Source passage:
Robby Klein
Lindsay Ell is known as a badass guitar player, a knockout vocalist, and a talented songwriter, but this year she opened up even more to the world by sharing a difficult truth.
While gearing up for the release of her sophomore album, Heart Theory, Ell revealed that she had been raped at the ages of 13 and 21. It was a secret Ell had long kept hidden, but three years ago she found herself speaking with girls at Youth For Tomorrow, a Virginia-based organization that supports young victims of sexual abuse.
“I was there to help them launch a music program—I didn’t think I was going to say a word about my own story,” she says. “This 12-year-old girl was sitting beside me and said, ‘My parents sold me into sex trafficking when I was little.’ Here’s this 12-year-old girl and she has so much light in her eyes and in her heart, and she’s had this dark history. I left the campus that day knowing that if I didn’t talk about my story, I was holding back the opportunity to help other little girls or boys like that—or adults.”
Robby Klein
Released in August, Heart Theory is based around the seven stages of grief and finds Ell sharing her own healing process.
“From the beginning of this record, I wanted to write songs that were super honest. I wanted to take listeners on this journey and be like, ‘OK, this is where I’m at. This is what I’ve been through. This is what I’m feeling and maybe you’ve felt that too,’” she says. “If they can listen to track one through track 12 and hear me slowly unravel through this time in my life, could it inspire them to take a deep dive into part of their own lives to find that level of healing in their own story?”

Work request: Pick up the profile of Lindsay Ell above after its last sentence and continue it in the same style.

Source material:
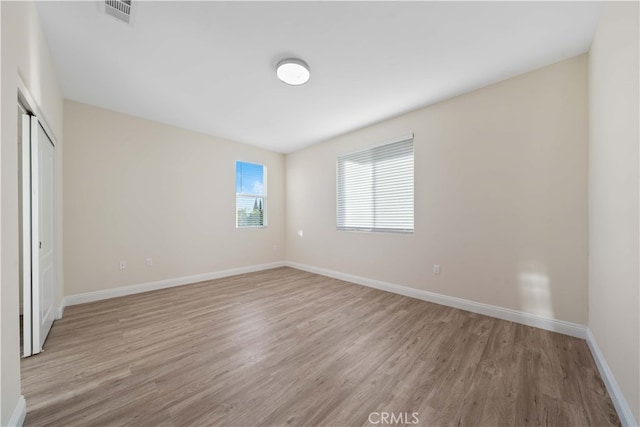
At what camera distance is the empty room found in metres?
1.43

Exercise response:
That said, Ell didn’t originally plan to make a concept album, but her subconscious had other ideas.
“I was halfway through the record when I realized, ‘I’m writing these songs in the order of how I am going through this process.’ You could see my transition. You could see my growth just by looking at the song titles and dates. I thought, ‘How cool would it be to write an album where you can see that progression?’”
The result is a deeply personal yet universally therapeutic album that dives into all of the emotions that accompany the grieving process. The second to last song, “Make You,” finds Ell singing to her younger self.
“I tried to write this song so many times and failed,” she says. “It’s too dark, it’s too heavy, it’s too difficult to write about. Brandy [Clark] and I had become friends over the past few years and one day I called her up and said, ‘I really want to write a song about my story as a little girl and I don’t know if you’d be into it...’ and it took her two seconds to say, ‘I’d be honored to write this song with you. Thank you for asking me and for having the courage to do it.’”
That song inspired Ell to start her own foundation, the Make You Movement, which focuses on helping disenfranchised youth and young victims of sexual assault.
“It’s been so rewarding to put my money where my mouth is. I want survivors to know that they’re not alone,” she says. “If I can be even a tiny bit of someone’s healing journey and an advocate for survivors out there then I’ll feel like I’m doing my job.”